§ **Supplied entries**:
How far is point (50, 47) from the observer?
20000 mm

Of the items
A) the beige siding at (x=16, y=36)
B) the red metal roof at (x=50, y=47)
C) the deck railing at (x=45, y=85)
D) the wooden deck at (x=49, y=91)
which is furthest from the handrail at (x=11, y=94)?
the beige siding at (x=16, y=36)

§ **Set problem**: Reproduce the lines above verbatim, preserving their wording, order, and line breaks.

§ **Response to this task**:
How far is point (50, 47) from the observer?
20000 mm

Of the items
A) the beige siding at (x=16, y=36)
B) the red metal roof at (x=50, y=47)
C) the deck railing at (x=45, y=85)
D) the wooden deck at (x=49, y=91)
which is furthest from the handrail at (x=11, y=94)?
the beige siding at (x=16, y=36)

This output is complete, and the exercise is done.